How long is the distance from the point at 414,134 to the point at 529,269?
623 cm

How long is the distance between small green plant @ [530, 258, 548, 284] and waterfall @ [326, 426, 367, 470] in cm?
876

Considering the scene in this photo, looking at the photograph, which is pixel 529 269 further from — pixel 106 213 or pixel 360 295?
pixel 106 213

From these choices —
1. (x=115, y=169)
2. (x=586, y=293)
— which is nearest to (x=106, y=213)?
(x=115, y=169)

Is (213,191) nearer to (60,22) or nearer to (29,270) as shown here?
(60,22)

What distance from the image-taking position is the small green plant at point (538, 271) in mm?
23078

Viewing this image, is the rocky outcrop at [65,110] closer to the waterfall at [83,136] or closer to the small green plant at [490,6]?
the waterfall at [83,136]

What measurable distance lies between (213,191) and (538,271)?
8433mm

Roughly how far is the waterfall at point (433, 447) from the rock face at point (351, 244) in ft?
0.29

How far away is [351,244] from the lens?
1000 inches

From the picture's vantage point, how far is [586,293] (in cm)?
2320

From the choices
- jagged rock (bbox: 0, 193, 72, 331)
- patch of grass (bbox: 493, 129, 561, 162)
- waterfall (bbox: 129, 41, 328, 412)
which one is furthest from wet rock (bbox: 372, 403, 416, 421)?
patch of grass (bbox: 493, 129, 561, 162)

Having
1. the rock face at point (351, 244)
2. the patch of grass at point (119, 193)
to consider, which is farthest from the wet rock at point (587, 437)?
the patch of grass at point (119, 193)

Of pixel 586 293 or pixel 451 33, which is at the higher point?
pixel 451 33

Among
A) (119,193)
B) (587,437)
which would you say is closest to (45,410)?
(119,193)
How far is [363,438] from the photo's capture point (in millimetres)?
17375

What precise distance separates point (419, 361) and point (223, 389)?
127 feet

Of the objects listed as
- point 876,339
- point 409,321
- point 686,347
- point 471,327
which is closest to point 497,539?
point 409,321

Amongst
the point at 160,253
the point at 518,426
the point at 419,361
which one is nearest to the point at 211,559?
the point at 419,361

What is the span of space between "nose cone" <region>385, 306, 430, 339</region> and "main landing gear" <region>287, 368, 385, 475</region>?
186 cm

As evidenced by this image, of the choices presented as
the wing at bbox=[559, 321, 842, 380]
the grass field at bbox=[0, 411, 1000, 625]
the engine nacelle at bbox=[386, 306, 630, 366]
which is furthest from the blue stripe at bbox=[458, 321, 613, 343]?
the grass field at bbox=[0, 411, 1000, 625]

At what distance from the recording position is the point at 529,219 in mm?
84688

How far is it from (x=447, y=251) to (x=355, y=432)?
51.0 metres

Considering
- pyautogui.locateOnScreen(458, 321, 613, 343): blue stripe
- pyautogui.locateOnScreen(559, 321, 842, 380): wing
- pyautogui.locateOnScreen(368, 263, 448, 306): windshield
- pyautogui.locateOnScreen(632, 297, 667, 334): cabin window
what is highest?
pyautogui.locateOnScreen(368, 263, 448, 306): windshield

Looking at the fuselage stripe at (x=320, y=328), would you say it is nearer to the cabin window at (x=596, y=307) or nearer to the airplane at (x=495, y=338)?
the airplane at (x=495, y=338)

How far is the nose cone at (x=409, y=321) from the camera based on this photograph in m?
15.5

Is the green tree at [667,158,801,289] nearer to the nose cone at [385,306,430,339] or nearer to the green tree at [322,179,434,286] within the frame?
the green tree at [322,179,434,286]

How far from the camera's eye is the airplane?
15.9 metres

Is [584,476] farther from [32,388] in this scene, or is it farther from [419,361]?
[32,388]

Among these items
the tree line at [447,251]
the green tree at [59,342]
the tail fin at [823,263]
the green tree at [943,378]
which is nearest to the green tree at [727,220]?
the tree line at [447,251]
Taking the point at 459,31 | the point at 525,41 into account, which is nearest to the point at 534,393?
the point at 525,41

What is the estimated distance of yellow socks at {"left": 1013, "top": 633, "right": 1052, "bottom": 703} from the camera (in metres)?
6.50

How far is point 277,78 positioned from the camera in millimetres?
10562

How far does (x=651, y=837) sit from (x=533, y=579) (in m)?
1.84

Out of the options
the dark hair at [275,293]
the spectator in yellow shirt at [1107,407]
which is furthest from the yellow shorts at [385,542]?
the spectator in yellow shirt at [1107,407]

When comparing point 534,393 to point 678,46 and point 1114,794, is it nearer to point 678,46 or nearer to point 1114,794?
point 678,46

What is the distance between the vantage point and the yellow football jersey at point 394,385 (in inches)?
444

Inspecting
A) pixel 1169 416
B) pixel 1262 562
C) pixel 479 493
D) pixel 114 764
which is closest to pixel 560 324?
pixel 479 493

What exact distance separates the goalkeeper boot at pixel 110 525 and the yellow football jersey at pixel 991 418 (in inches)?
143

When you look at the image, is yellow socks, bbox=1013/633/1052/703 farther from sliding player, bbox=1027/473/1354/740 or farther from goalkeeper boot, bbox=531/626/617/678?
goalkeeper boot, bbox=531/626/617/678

---

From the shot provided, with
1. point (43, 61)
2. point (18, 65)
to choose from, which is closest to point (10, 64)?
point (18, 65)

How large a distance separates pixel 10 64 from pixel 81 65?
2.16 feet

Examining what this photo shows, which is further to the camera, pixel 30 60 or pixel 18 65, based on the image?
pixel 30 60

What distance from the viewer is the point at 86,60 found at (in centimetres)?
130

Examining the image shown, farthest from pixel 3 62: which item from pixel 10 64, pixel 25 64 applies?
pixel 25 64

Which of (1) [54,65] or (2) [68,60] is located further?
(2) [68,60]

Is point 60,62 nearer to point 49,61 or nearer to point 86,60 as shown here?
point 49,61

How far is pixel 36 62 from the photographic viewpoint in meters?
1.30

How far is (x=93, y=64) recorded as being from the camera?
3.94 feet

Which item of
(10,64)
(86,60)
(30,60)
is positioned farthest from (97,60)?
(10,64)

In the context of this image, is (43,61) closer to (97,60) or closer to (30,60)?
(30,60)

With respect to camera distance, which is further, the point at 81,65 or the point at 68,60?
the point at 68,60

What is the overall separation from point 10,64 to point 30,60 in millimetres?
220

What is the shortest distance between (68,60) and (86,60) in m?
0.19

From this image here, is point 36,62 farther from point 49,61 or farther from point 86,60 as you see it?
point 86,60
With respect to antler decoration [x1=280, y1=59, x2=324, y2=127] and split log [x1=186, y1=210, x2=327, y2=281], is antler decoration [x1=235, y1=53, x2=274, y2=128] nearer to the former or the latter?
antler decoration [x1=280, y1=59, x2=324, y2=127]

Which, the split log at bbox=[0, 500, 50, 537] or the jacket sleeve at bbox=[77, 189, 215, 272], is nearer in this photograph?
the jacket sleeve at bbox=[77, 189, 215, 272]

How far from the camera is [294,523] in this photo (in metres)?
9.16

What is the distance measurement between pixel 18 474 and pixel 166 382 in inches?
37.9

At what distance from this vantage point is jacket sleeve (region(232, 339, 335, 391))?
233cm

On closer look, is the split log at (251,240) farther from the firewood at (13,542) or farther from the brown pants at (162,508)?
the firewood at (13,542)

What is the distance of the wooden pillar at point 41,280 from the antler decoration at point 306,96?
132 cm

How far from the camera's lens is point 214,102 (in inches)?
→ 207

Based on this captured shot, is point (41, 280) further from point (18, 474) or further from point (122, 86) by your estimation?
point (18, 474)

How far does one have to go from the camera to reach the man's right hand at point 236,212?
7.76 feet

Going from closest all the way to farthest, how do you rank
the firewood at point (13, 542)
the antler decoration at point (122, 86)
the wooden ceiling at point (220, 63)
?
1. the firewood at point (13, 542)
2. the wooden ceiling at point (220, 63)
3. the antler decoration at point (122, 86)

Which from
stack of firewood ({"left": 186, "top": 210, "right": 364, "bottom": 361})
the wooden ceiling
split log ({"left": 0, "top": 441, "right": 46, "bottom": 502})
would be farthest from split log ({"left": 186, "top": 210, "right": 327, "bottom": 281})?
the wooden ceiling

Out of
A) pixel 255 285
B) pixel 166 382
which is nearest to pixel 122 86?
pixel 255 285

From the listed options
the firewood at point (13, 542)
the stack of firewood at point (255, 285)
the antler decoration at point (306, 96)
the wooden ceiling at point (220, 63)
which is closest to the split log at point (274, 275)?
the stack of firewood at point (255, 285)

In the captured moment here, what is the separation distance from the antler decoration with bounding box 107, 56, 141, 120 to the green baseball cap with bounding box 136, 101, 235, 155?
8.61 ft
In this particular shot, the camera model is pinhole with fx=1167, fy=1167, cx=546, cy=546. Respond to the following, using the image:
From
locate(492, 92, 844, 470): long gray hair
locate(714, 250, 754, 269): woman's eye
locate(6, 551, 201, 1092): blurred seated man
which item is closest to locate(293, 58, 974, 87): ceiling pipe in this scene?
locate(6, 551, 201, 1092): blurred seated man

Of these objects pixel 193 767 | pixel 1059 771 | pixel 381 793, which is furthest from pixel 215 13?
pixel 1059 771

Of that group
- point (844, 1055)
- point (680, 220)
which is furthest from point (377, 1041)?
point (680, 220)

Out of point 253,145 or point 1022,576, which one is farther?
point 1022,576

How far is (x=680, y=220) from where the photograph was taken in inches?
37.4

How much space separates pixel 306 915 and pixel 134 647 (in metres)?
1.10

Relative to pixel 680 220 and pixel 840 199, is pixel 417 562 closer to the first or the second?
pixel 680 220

...

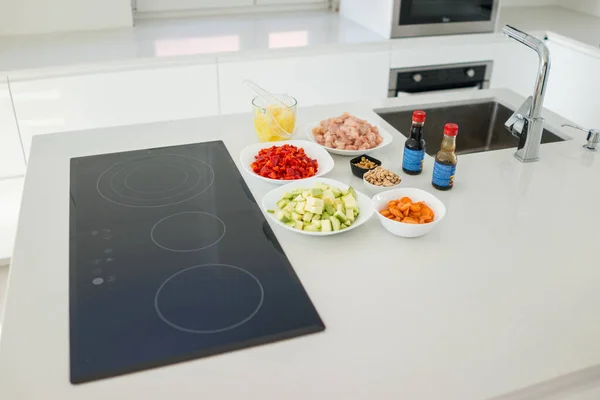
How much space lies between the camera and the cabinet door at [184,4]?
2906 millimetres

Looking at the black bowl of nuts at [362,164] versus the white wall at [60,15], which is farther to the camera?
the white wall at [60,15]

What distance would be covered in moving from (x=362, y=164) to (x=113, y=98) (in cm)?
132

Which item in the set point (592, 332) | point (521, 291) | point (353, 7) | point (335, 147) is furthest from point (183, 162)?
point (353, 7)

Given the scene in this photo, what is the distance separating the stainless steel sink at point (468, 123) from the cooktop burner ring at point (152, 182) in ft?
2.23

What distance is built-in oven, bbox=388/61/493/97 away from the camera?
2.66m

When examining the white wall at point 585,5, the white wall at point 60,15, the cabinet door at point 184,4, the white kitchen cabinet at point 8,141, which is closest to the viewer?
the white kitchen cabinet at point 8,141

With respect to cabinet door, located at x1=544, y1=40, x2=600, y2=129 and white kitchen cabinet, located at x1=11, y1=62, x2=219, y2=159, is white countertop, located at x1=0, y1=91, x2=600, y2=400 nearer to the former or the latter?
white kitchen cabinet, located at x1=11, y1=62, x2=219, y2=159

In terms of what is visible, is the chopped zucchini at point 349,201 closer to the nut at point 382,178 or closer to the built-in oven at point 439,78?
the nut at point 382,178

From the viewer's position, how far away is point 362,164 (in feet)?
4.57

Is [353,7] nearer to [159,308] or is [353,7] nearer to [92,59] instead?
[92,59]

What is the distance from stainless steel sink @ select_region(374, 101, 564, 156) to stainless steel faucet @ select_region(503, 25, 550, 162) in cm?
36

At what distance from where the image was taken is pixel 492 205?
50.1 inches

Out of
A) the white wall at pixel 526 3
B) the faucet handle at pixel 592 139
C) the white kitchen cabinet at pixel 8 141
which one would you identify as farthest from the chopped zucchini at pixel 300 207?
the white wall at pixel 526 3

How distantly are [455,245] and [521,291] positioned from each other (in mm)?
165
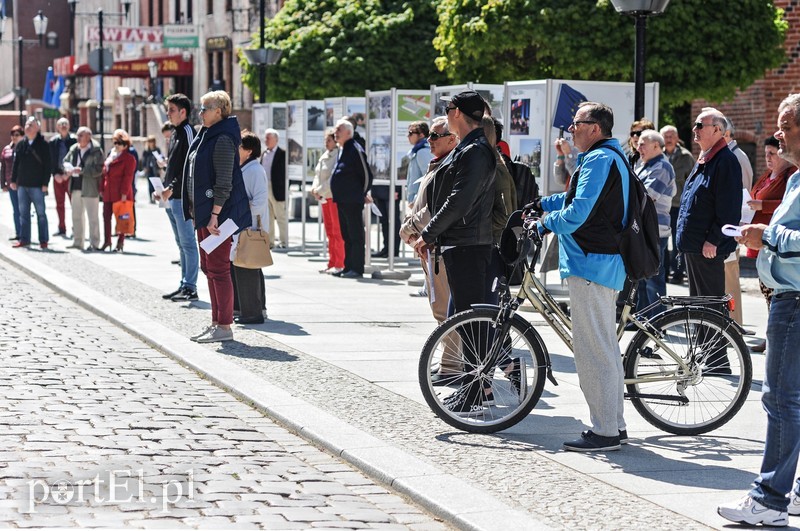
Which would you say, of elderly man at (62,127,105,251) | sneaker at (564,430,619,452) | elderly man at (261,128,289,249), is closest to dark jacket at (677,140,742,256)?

Exercise requirements: Count the lines in the entries above that contain the word "cone", and reply with that number alone.

The reply: 3